— begin EXCERPTED TEXT —

[mpich-discuss] MPI_Comm_split and end with Finalize

K. N. Ramachandran knram06 at gmail.com
Mon Feb 29 17:07:49 CST 2016


Does rank 0 stop here since ranks 0 and 1 are still connected through
Comm_World? If so, then the code attached before does not explicitly
demonstrate the problem, since I can't disconnect from Comm_World.

On Mon, Feb 29, 2016 at 6:04 PM, K. N. Ramachandran <knram06 at gmail.com>
wrote:

> Hi Halim,
>
> Please find attached a minimal example that seems to reproduce this. This
> is a more simplified version that does not do nameserver lookup.
>
> I compiled this as
> mpicxx -g test_two_procs.c -L /opt/mpich-3.2_install/lib/ -o two_procs
>
> Run this with
> mpiexec -np 2 ./two_procs
>
> We can see that rank 0 waits at Finalize, until rank 1 reaches it, even
> though both rank 0 and rank 1 call MPI_Comm_disconnect. It is my
> understanding that rank 0 should have finished without having to wait for
> rank 1.
>
> Also MPI_Comm_disconnect cannot be called on MPI_Comm_world.
>
> I have another minimal example, that involves nameserver lookup but I
> think this example should demonstrate it for now. Hope this helps.
>
>
> On Mon, Feb 29, 2016 at 5:39 PM, Halim Amer <aamer at anl.gov> wrote:
>
>> MPI_Finalize is collective over a set of connected processes. If the
>> server hangs in MPI_Finalize, it means that it is still connected to a
>> subset of the clients. It is difficult to know the reason without a
>> concrete piece of code. If you send us a minimal example that reproduces
>> the problem, we might be able to identify the issue.
>>
>> --Halim
>>
>> www.mcs.anl.gov/~aamer
>>
>> On 2/29/16 9:00 AM, K. N. Ramachandran wrote:
>>
>>> Hello all,
>>>
>>> I had tried just calling MPI_Comm_disconnect instead of MPI_Comm_split.
>>>
>>> I had tried this on just the server side, as well as both on the server
>>> and client, but I still see the issue of busy-wait at MPI_Finalize on
>>> the server side. Can anyone give any further inputs on this?
>>>
>>> It looks like the server process should be able to terminate early, but
>>> is held up by the client, even though they should be disconnected from
>>> each other.
>>>
>>>
>>>
>>> On Sat, Feb 27, 2016 at 7:00 PM, K. N. Ramachandran <knram06 at gmail.com
>>> <mailto:knram06 at gmail.com>> wrote:
>>>
>>>     Hi Pavan,
>>>
>>>     Thank you for the reply. I have presented only a very simplified
>>>     case of one server and one client and that is why the problem looks
>>>     strange.
>>>
>>>     The general case is one server acting as a meeting point and N
>>>     clients join the server and one intra comm is formed among them all.
>>>     Then the server splits off and terminates, leaving the intracomm and
>>>     then letting the clients work amongst themselves now.
>>>
>>>     I had also tried MPI_Comm_disconnect on the server, after calling
>>>     MPI_Comm_split, but even in that case, the server busy-waits for the
>>>     client at Finalize. The single server and single client was only to
>>>     demonstrate the problem I am facing.

— end EXCERPTED TEXT —

#### [WHAT YOU NEED TO DO]
1. According to the MPI_Finalize thread, what is MPI_Finalize collective over?
2. Please extend the MPI_Finalize thread, starting right after its final sentence.

— begin RECORD SET —

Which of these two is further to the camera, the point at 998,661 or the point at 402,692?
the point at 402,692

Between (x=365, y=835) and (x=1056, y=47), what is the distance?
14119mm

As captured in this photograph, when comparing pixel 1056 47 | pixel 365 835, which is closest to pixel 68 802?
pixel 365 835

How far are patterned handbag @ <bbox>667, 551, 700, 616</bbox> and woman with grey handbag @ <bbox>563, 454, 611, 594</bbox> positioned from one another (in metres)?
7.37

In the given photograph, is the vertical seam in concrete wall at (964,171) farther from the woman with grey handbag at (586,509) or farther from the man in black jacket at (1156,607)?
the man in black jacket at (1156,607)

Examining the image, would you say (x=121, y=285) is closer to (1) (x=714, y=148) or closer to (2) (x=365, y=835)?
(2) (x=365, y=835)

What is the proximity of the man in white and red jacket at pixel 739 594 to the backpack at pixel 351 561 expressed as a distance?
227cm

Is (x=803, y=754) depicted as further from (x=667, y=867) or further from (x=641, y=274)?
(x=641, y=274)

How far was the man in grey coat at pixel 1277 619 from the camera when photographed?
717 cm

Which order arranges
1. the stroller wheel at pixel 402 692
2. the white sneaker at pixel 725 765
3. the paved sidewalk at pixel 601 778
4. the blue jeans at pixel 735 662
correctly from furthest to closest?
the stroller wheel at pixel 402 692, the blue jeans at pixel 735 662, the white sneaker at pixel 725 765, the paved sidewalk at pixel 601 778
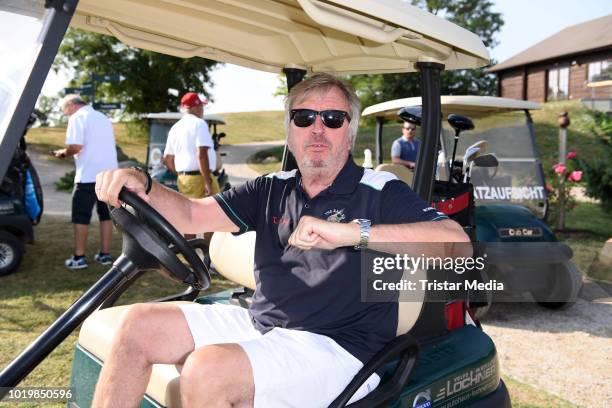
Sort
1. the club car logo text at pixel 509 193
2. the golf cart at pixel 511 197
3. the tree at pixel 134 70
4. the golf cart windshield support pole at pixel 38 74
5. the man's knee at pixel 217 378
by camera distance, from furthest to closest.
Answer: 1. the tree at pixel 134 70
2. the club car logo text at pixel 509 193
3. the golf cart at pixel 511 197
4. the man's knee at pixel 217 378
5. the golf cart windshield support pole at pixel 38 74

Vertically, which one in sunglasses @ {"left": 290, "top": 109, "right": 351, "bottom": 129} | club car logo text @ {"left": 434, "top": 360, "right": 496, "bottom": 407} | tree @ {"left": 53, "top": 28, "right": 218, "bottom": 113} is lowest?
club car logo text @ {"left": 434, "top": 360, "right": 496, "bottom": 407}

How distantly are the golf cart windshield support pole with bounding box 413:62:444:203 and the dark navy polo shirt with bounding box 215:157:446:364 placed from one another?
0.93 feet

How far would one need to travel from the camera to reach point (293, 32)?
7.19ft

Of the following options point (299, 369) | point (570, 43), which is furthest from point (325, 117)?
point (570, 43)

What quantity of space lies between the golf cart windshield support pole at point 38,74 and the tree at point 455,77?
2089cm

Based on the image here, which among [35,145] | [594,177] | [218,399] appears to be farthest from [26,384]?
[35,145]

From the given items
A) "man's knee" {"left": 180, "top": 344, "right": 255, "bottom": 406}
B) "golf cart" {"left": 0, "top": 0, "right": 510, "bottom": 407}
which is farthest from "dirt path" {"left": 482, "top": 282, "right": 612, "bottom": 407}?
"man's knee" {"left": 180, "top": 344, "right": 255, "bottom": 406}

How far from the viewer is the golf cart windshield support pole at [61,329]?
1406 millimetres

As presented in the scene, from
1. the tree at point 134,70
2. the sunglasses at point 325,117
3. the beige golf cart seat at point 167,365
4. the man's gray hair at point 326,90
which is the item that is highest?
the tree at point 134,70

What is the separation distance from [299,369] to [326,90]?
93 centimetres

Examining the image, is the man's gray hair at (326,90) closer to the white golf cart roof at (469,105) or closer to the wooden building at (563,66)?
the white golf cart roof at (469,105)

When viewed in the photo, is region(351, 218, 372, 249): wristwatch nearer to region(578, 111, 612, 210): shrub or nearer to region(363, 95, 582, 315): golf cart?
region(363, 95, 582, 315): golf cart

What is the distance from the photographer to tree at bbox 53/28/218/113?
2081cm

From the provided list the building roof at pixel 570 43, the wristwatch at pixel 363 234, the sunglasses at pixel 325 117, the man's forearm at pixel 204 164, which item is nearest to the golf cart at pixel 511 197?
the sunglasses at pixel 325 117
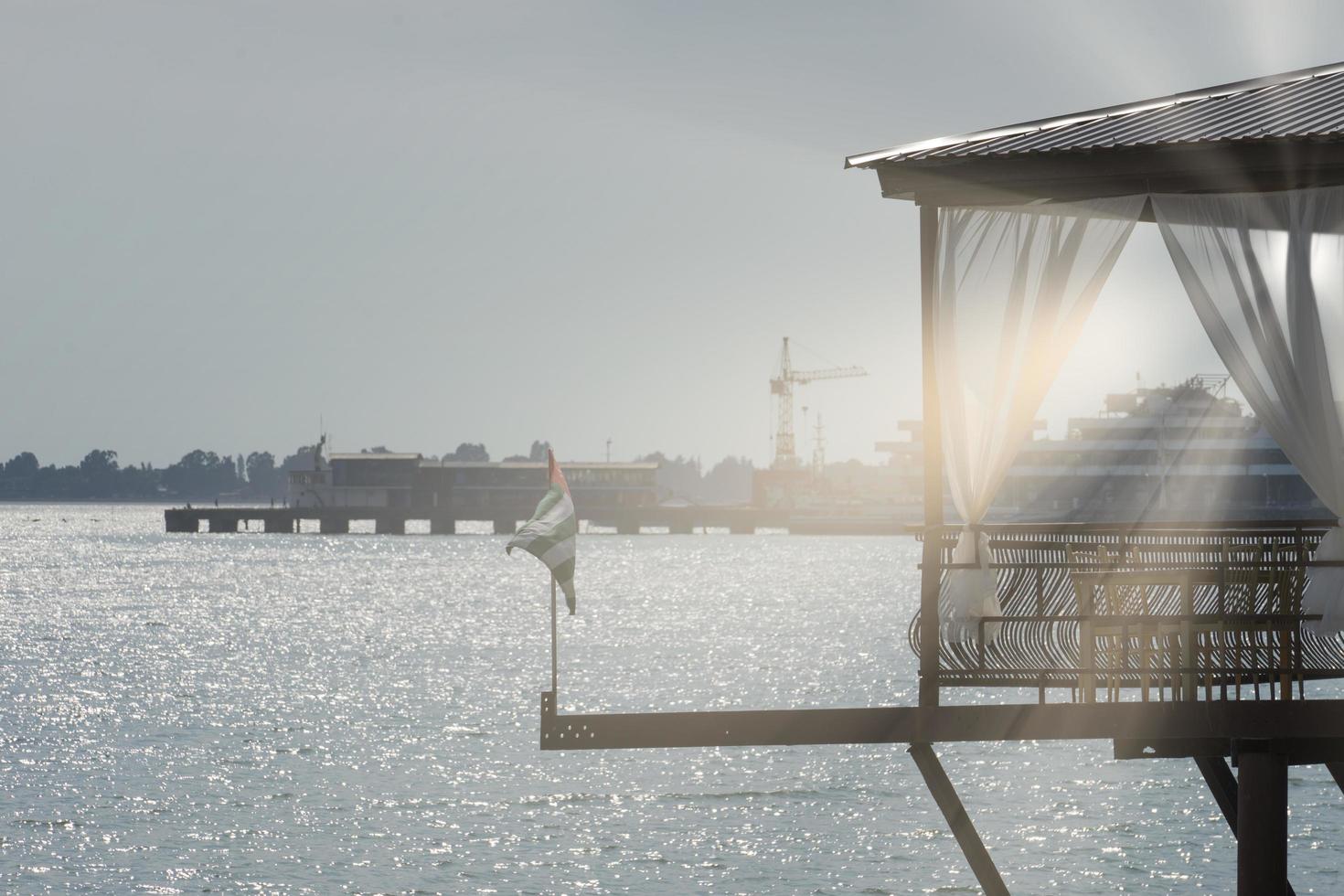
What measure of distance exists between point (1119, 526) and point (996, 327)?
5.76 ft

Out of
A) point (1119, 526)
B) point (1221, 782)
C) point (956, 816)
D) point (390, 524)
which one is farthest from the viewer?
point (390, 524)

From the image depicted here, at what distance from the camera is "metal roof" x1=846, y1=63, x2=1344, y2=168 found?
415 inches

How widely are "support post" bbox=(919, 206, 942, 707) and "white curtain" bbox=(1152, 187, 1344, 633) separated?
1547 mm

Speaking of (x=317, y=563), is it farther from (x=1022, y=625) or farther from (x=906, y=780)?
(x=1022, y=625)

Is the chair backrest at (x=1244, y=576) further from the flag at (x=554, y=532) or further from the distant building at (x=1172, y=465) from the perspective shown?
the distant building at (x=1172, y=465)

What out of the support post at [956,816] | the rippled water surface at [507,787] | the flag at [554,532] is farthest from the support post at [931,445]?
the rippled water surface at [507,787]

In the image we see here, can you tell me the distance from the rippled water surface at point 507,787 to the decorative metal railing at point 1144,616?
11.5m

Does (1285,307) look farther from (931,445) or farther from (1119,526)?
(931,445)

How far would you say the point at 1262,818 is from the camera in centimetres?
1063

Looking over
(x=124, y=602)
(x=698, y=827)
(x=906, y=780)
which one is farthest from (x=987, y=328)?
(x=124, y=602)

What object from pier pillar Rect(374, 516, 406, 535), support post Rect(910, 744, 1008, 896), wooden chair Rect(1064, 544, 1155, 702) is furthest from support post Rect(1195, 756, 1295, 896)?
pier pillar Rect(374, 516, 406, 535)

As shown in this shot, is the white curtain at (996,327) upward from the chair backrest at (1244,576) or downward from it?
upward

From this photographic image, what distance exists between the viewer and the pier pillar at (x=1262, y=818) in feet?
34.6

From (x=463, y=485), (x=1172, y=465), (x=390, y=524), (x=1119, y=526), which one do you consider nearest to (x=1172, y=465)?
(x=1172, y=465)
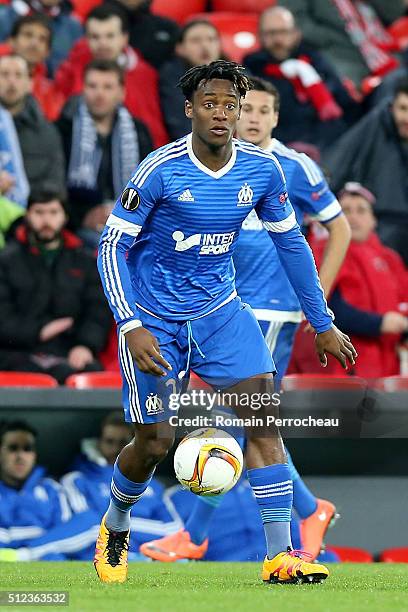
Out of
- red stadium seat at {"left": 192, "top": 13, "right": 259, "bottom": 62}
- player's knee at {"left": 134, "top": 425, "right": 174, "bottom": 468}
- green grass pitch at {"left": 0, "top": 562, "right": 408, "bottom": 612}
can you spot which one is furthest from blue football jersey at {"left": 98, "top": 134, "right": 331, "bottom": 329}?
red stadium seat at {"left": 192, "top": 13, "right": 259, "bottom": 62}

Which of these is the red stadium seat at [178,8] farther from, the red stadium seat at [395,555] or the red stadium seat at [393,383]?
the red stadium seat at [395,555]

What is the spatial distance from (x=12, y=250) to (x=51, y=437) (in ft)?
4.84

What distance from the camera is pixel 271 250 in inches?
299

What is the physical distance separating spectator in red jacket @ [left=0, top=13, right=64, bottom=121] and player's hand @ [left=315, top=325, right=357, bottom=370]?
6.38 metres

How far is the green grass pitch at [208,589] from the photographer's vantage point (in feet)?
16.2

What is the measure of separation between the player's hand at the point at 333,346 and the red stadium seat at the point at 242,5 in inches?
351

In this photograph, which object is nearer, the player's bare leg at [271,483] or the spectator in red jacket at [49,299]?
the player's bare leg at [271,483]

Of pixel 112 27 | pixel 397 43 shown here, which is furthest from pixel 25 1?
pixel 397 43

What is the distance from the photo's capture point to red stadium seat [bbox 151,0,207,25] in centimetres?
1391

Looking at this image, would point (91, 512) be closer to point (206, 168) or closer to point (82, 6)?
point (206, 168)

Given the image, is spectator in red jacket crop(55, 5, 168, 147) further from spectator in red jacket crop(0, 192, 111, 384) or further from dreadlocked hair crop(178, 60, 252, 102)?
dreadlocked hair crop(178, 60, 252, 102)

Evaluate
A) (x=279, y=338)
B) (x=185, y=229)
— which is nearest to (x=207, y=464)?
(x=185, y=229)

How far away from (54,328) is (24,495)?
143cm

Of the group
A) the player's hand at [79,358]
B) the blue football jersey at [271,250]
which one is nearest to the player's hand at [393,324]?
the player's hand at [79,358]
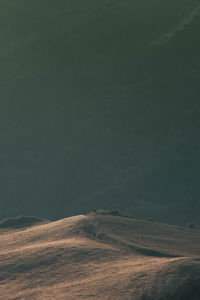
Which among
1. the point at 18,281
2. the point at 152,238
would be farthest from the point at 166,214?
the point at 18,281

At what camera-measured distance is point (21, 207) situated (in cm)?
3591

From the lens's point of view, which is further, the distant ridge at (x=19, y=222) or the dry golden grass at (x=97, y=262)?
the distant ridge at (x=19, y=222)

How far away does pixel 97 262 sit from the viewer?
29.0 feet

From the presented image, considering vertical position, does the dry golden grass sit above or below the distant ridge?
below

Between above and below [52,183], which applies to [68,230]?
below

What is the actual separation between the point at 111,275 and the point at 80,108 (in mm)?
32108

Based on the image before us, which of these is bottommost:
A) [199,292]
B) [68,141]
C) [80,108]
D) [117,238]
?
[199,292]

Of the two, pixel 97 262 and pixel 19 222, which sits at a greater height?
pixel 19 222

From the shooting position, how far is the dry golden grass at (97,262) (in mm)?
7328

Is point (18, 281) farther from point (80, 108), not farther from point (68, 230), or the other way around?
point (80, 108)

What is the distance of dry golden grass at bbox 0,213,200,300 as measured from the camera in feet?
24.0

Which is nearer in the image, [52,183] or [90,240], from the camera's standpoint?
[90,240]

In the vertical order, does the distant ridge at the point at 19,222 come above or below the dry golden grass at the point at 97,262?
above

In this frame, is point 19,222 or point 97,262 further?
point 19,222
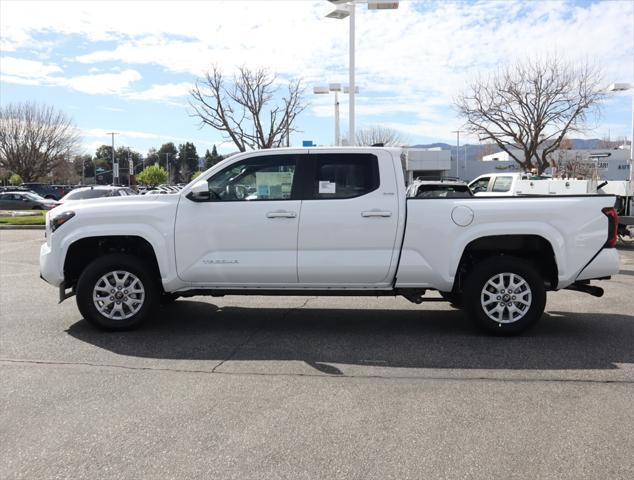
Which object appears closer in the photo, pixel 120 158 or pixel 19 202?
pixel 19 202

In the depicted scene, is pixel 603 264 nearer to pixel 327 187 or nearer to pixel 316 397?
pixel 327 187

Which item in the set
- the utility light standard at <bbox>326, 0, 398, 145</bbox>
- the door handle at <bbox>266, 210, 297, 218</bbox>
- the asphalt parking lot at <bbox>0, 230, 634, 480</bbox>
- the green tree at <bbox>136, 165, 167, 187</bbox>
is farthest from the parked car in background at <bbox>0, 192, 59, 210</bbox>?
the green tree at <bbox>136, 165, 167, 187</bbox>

— end RECORD SET —

#### [PER-TASK OUTPUTS]
1. A set of connected processes.

2.
>>>
>>>     Please let me know if you might need more information. Thanks.
>>>
>>>     On Sat, Feb 27, 2016 at 11:59 AM, Balaji, Pavan <balaji at anl.gov
>>>     <mailto:balaji at anl.gov>> wrote:
>>>
>>>
>>>         It's unclear what exactly you are trying to do here.  Why are
>>>         the clients connecting to the server and then immediately
>>>         "splitting off"?
>>>
>>>         Your "split-off" functionality needs to be implemented using
>>>         MPI_Comm_disconnect, not using MPI_Comm_split.  Comm_split
>>>         divides a communicator into smaller communicators, but all
>>>         processes are still very much connected.  So as long as the
>>>         server process is connected to the client processes, it might
>>>         still receive messages from the client process and thus cannot
>>>         simply exit.  Comm_disconnect, on the other hand, disconnects
>>>         the client processes from the server processes.
>>>
>>>         But then again, I have no idea why you are connecting to the
>>>         server and disconnecting immediately.
>>>
>>>            -- Pavan
>>>
>>>          > On Feb 26, 2016, at 5:31 PM, K. N. Ramachandran
>>>         <knram06 at gmail.com <mailto:knram06 at gmail.com>> wrote:
>>>          >
>>>          > Hello all,
>>>          >
>>>          > I have recently begun working on a project that uses
>>>         MPICH-3.2 and I am trying to resolve an issue where a server
>>>         process busy waits at MPI_Finalize.
>>>          >
>>>          > We are trying to create a server process that accepts
>>>         incoming connections from a known number of clients (say, N
>>>         clients), forms a new communicator amongst everyone (server and
>>>         clients) and then splits itself from the group and terminates,
>>>         so that the clients now only work with each other.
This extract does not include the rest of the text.